Imaginen a Woody Allen relatando la historia de una mujer de la alta sociedad que, tras ser embargada de todos sus bienes, decide volver a comenzar apoyándose, para levantar de nuevo el vuelo, en su hermana y a la vez antítesis. Imaginen a Allen hablándoles de las desventuras de esa mujer, descontextualizada y perdida de pronto, relegada del cómodo cobijo que brindan las altas esferas, una mujer que yerra redescubriendo la vida absurda e inhóspita del ser humano corriente. Imaginen a Allen esbozando un irreverente choque social entre la protagonista, Jasmine, y el entorno social de una hermana cuyo camino vital distó mucho del suyo. De la hipócrita panacea de ser una socialité, al destierro mundano, de forma tan precipitada que la protagonista pierde la cabeza.
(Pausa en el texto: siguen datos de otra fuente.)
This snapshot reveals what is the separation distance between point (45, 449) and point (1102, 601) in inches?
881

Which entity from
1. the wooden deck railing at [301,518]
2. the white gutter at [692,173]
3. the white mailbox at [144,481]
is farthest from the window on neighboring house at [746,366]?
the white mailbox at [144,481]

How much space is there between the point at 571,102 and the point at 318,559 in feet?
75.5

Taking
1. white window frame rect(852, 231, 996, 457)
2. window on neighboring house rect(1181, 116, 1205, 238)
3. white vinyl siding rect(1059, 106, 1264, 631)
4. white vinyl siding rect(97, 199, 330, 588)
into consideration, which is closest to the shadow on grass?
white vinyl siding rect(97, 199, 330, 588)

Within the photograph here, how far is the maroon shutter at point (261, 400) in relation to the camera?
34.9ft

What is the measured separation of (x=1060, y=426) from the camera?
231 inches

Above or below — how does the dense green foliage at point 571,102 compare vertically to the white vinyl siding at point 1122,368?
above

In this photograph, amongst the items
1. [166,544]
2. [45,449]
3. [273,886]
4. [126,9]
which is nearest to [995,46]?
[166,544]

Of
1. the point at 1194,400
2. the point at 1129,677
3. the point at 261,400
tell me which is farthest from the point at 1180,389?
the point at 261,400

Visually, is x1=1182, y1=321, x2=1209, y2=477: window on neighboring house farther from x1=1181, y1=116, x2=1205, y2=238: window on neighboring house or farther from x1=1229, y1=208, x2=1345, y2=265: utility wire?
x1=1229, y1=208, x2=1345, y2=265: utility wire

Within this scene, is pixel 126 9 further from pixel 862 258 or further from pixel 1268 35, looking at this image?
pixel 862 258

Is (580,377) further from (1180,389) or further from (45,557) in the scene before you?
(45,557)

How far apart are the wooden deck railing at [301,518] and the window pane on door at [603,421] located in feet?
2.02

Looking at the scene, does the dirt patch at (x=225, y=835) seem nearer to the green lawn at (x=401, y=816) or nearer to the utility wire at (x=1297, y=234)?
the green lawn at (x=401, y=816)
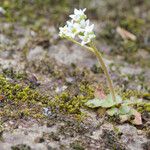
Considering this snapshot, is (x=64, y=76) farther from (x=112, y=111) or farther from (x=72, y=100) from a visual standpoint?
(x=112, y=111)

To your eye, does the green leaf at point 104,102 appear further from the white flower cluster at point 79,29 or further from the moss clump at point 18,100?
the white flower cluster at point 79,29

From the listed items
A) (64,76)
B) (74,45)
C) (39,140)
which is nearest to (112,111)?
(39,140)

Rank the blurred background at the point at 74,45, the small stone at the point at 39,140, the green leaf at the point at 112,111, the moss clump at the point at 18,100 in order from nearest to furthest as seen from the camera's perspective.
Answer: the small stone at the point at 39,140, the moss clump at the point at 18,100, the green leaf at the point at 112,111, the blurred background at the point at 74,45

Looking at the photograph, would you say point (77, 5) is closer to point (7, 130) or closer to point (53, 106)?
point (53, 106)

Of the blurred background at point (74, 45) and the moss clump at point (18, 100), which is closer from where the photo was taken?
the moss clump at point (18, 100)

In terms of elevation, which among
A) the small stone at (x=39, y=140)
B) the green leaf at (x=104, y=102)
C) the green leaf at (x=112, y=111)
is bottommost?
the small stone at (x=39, y=140)

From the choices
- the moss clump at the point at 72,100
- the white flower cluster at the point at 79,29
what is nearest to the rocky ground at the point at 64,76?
the moss clump at the point at 72,100
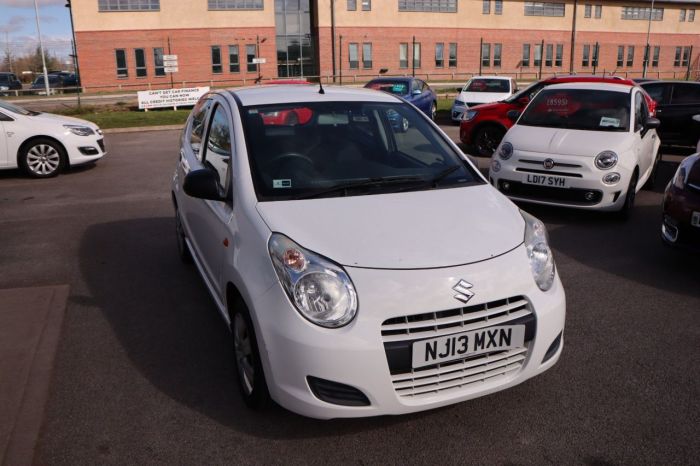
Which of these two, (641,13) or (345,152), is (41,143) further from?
(641,13)

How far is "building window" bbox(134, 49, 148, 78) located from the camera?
4719 cm

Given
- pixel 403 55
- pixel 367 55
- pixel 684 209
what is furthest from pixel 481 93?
pixel 403 55

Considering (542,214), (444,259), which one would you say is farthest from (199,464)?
(542,214)

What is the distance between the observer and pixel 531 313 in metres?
3.01

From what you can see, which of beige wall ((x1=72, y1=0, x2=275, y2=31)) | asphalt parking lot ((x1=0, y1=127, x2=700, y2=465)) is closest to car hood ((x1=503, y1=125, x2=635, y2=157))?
asphalt parking lot ((x1=0, y1=127, x2=700, y2=465))

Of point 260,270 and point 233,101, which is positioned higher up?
point 233,101

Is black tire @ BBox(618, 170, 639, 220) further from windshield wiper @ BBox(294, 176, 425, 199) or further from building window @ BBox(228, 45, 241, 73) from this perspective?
building window @ BBox(228, 45, 241, 73)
Una vez tengan la imagen en su cabeza, olvídenlo todo. Probablemente hayan construido un relato más histriónico, alocado y fangoso que el que Allen nos presenta. Y es que el director neoyorquino vuelve, sí, pero lo hace más contenido y sutil. Su nueva obra suaviza el ADN Allen y nos sumerge en una historia construida a trazo fino. Aquí no hay ironías bizantinas ni excéntricos experimentos visuales. El director de obras magnas como Annie Hall o Manhattan nos ofrece puro cine.

Existe un gran debate sobre el concepto de autoría cinematográfica en nuestra era. Si tradicionalmente se ha considerado al director como el autor de las películas, hoy en día se tiende a considerar el cine como una obra coral, en la que cada uno de los partícipes cambia el resultado final con su intervención. En las obras de Allen, la porción de autoría que le toca al director estadounidense es extraordinaria. Su vuelo se antoja omnipresente en todas las fases productivas. Ideólogo, escritor y director obsesionado con los detalles, muchos críticos han señalado que su acentuada personalidad ha contaminado a sus actores principales, construyendo personajes que recuerdan de alguna forma la neurótica forma de expresarse del director neoyorquino. Es el caso de Larry David, en Si la cosa funciona, u Owen Wilson, en Midnight in París.

En este filme, el varias veces galardonado director ha tenido el acierto de llamar a filas a Cate Blanchett, una actriz cuya personalidad interpretativa es tan imponente que logra construirse un personaje de marcada identidad singular en el universo Allen. La intérprete construye un personaje absurdo y a la vez verosímil, neurótico y a la vez digno, confuso y, en cierta manera, decidido a recuperar su estándar social. Al asistir a su caída, el espectador se debate entre el placer de ver a un personaje tan superficial enfrentarse a la vida real y la incomodidad que suscita su fragilidad.

El filme está construido con una estructura narrativa encomiable, a caballo entre el actual momento de sufrimiento de la protagonista y su anterior vida, en la que disfrutaba de la opulencia. Así, Allen construye un doble relato cuyos saltos temporales se producen en el momento preciso para hablarnos al mismo tiempo de la adaptación de Jasmine a la vida corriente y de los momentos que precedieron a la gran caída. Sólo al final de la película descubriremos la verdadera personalidad del personaje y nuestra visión ambivalente de la historia retomará un único cauce.

Hay películas con alma, cintas a las que uno asiste sabiendo que se halla ante una verdadera obra de arte sin poder identificar qué es lo que la hace tan grande ni encontrar palabras que expliquen por qué disfrutó tanto al verla. Para comprenderlo hace falta ver la película. Dice Allen que las cosas no se dicen, se hacen, porque al hacerlas se dicen solas. Blue Jasmine habla por sí sola.